- **WHAT TO PRODUCE**
Skip the images and return the records below exactly.

[Records from a dataset]
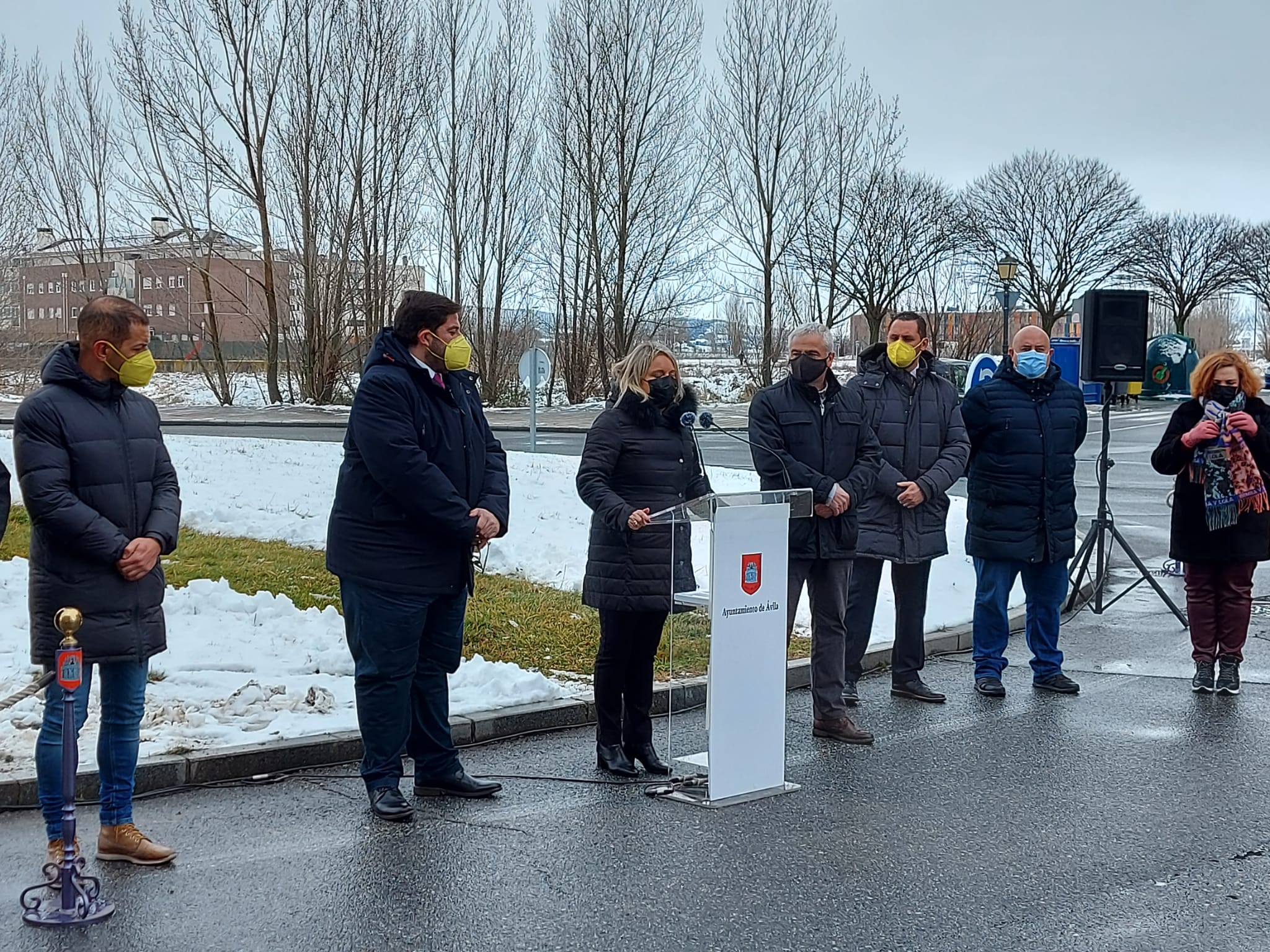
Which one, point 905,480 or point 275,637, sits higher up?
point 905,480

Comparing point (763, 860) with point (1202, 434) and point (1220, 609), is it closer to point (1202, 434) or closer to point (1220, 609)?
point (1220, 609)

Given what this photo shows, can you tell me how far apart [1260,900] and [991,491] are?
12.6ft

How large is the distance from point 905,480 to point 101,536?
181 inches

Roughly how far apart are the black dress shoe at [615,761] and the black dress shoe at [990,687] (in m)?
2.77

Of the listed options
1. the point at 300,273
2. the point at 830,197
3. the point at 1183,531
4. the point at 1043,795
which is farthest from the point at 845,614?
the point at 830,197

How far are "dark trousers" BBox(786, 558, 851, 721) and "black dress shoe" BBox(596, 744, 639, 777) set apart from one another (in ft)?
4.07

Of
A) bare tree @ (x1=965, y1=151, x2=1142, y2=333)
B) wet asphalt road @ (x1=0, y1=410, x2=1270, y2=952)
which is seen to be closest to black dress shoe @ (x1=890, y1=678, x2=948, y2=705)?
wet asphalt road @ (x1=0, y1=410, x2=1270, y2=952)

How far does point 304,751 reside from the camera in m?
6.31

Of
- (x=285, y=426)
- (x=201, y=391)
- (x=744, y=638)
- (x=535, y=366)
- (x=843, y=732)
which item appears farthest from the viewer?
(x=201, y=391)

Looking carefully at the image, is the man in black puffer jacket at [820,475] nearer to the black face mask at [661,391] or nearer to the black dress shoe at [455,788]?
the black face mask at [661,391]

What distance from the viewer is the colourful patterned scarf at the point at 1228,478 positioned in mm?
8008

- **OUTPUT FOR THIS EXERCISE**
Which one, point 905,480 or point 275,637, sits higher up?
point 905,480

Comparing point (763, 860) with point (1202, 434) and point (1220, 609), is it closer to point (1202, 434) or closer to point (1220, 609)?
point (1220, 609)

Given what this photo shows, can you tell me how far apart [1260,900] and [991,491] are?
12.6ft

How large is the distance from point 905,480 to point 101,536?
181 inches

Roughly how far apart are the black dress shoe at [615,761] and the black dress shoe at [990,687] (in m)?
2.77

Of the listed options
1. the point at 300,273
2. the point at 830,197
3. the point at 1183,531
4. the point at 1043,795
which is farthest from the point at 845,614?
the point at 830,197

How far are "dark trousers" BBox(786, 558, 851, 721) and "black dress shoe" BBox(596, 744, 639, 777) set apart from one another (in ft)?
4.07

Of
A) bare tree @ (x1=965, y1=151, x2=1142, y2=333)
B) wet asphalt road @ (x1=0, y1=410, x2=1270, y2=952)
which is seen to be closest to black dress shoe @ (x1=890, y1=678, x2=948, y2=705)?
wet asphalt road @ (x1=0, y1=410, x2=1270, y2=952)

How far does point 304,751 reside from the camera in m?
6.31

Of
- (x=285, y=426)
- (x=201, y=391)
- (x=744, y=638)
- (x=535, y=366)
- (x=843, y=732)
which item appears farthest from the viewer?
(x=201, y=391)

Looking carefully at the image, is the man in black puffer jacket at [820,475] nearer to the black face mask at [661,391] or nearer to the black dress shoe at [455,788]?
the black face mask at [661,391]

What distance from the viewer is the colourful patterned scarf at the point at 1228,478 positioned in mm?
8008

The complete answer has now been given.